Indeed, the inscriptions that are a distinctive feature of the miniature cycles in A and C can furnish important clues on how the books were read. Embedded within the pictorial field and emphasized by a banderole, the inscriptions act as a reference, locating or summarizing a key concept, unfamiliar term, or neologism (Fig. 12). Guided by the inscriptions, the reader can consult the explanation furnished by the translator in the chapter titles preceding the miniature, the glossary of difficult words, or the index of noteworthy subjects placed at the end of the text.
The inscriptions also allow the reader to connect verbal information with the concrete imagery of the miniatures. An analogue to the vernacular language, in many cases the pictorial representation translates abstract ideas or terms borrowed from Latin into familiar visual modes. Such visual language includes personification and allegorical figures arranged in a coherent structure and clothed in contemporary dress. A preference for concrete visual imagery may correspond to the mental habits of readers accustomed to similar use of language in the vernacular.[25] The inscriptions may also have played a crucial role in forming associations between the verbal and the visual by singling out words as memory devices, perhaps for oral repetition by the reader. The persistence of aural habits of reading, or lectio , may have encouraged sounding out a word featured in the inscription to locate, associate, and assimilate the verbal concept with visual imagery.[26]

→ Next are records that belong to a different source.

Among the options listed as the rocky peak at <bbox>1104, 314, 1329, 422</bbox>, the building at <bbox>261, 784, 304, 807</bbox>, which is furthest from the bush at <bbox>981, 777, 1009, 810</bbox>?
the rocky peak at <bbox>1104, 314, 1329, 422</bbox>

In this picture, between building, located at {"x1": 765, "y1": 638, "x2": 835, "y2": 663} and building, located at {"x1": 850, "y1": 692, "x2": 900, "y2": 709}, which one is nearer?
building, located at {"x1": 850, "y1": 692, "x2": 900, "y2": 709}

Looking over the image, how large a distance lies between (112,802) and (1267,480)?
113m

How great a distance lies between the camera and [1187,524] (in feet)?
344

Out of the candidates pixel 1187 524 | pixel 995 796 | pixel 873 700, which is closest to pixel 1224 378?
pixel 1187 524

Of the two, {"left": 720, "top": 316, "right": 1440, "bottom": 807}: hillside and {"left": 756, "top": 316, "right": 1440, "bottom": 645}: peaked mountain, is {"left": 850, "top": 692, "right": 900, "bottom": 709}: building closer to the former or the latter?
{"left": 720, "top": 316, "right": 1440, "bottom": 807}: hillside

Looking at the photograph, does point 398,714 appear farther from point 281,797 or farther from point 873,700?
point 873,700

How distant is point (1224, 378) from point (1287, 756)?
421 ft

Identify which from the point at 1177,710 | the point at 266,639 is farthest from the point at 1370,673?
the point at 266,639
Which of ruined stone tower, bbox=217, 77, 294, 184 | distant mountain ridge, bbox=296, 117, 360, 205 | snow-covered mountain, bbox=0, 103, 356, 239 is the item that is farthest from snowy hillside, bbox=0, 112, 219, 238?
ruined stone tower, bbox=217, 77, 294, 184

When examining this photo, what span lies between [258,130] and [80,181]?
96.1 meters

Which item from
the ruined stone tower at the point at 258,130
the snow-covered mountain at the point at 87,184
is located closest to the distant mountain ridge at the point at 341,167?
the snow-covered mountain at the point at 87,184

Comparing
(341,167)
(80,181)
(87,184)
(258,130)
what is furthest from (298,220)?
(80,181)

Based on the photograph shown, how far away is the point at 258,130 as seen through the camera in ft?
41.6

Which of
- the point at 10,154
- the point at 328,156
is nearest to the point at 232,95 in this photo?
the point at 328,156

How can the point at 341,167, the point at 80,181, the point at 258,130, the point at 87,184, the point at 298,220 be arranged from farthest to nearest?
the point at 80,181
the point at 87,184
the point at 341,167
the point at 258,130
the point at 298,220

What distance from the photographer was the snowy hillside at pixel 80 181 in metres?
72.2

As was discussed in the previous chapter, scholars have recently recognized the cognitive and affective powers assigned to images in medieval faculty psychology and scholastic memory treatises. V. A. Kolve stresses the role of memory in making mental images the road to understanding and retaining verbal concepts.[27] Sight and hearing are separate pathways to the castle of Lady Memory, a metaphor used by Richard de Fournivall and illustrated in an early fourteenth-century French manuscript of Li bestiaires d'amour (Fig. 18).[28] Referring in part to Frances Yates's seminal work, The Art of Memory , Kolve emphasizes that Albert the Great and Thomas Aquinas assign to visual images the ability to fix general concepts in the mind by attaching them to specific details and places located within an imagined geographical or architectural structure.[29] Moreover, the great scholastics find in visual images affective powers that can move the soul to positive ethical action.
The inscriptions and images of Charles V's illustrated copies of the Ethiques unite through their functions as memory aids the verbal concept and its visual realization within a clearly defined pictorial field. In fact, an architectural memory gateway, similar to that of the Fournivall miniature, is a distinctive feature of the cycle in MS A .
In short, reading Oresme's translations may have combined individual study and oral explication. In view of the long intellectual relationship between Charles V and Oresme, as well as of the limited time available for the king and his counsellors to make their way through the lengthy and weighty translations, oral explications of crucial sections of the text by Oresme seem plausible. In both processes, the illustrations—particularly the inscriptions—had important didactic and mnemonic functions.